И тут Варфоломей обратил внимание, что никаких украшений на Ноэ не было - ни колец, ни брошек, ни цепочек. Он всмотрелся в ее лицо - косметики там не было никакой.
"Откуда она про магазин-то знает?" - подумал он. И спросил:
- А у вас на Севере бывают украшения?
- Конечно! Цветные веревочки, кусочки шкуры.
Кожу хорошо по цвету комбинировать, лоскутки собирать в орнамент. Имаклик это умеет, мама моя, она и меня, научила. Особенно бисер хорошо - хотите, я вам торбаса вышью бисером?
- Конечно! - вырвалось у Вари, - спасибо, что вы!
- Посмотрите в тундре, какие наши пастухи красивые в меховой одежде! Как они сильны и ловки - это ведь тоже от одежды, она помогает. А пригласите пастуха в город, переоденьте его, дайте белую рубашку и галстук - он потеряет себя, будет как все. И не отличишь. Так и с камнем - что лучше? Смотрите, сделать из агата тысячу одинаковых кулонов или пусть он будет один, как есть сейчас, неповторимый? То-то же. Так и человек. Правда?
- Да-а… - медленно протянул Варфоломей, - пожалуй, что-то в этом есть… тиражировать можно только кино… или книгу…
Про себя он подумал, что возникает странная ситуация - эта аборигенка вроде бы его учит, его, цивилизованного человека, родившегося в Риге, изъездившего всю страну… А она-то небось дальше острова никуда и не выезжала.
- А вы где работаете? - спросил он.
- Воспитателем в интернате. У меня славные детишки. Училась я в Ленинграде…
"Ого! - подумал он, - вон все откуда!"
- Университет, - продолжала она, - филологический. Английский преподаю, да тут школа всего четырехклассная, а пятый нулевой, подготовительный к первому - для чукчей и эскимосов. Большая школа за проливом. Там наши взрослые дети, старшеклассники. А я не могу там, мне надо жить с родителями, они просили. Им без меня трудно. Правда?
- Учиться было трудно? - спросил Варфоломей.
- Легко. Я английский выбрала, потому что знала его.

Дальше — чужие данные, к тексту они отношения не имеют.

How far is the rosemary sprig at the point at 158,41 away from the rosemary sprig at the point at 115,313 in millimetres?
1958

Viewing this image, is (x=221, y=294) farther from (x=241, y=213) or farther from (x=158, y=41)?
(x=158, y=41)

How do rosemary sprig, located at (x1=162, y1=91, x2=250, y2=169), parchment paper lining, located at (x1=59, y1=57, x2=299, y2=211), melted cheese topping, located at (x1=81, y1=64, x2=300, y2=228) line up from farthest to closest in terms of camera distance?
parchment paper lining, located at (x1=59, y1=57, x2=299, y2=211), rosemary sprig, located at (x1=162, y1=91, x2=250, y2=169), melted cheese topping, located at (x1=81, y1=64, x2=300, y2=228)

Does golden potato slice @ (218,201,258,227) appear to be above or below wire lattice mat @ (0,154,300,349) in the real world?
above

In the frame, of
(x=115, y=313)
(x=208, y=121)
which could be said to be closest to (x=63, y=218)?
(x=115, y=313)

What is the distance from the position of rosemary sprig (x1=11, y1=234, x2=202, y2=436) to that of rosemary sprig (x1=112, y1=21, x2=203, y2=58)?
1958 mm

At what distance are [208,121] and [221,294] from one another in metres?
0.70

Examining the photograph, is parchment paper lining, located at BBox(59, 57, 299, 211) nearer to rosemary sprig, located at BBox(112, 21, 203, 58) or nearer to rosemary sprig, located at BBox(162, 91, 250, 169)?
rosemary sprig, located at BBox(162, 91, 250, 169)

Отец хорошо говорит - потолкуйте с Нануком.
- И местные языки знаете?
- Конечно… чукотский, эскимосский, племени ситыгьюк, русский, конечно, - она засмеялась, - английский само собой, это же моя профессия…
- Да-с, - совсем поник Варя. - А я в английском ни бум-бум… да-с… хорошенький остров… "хинди-руси бхай, бхай…"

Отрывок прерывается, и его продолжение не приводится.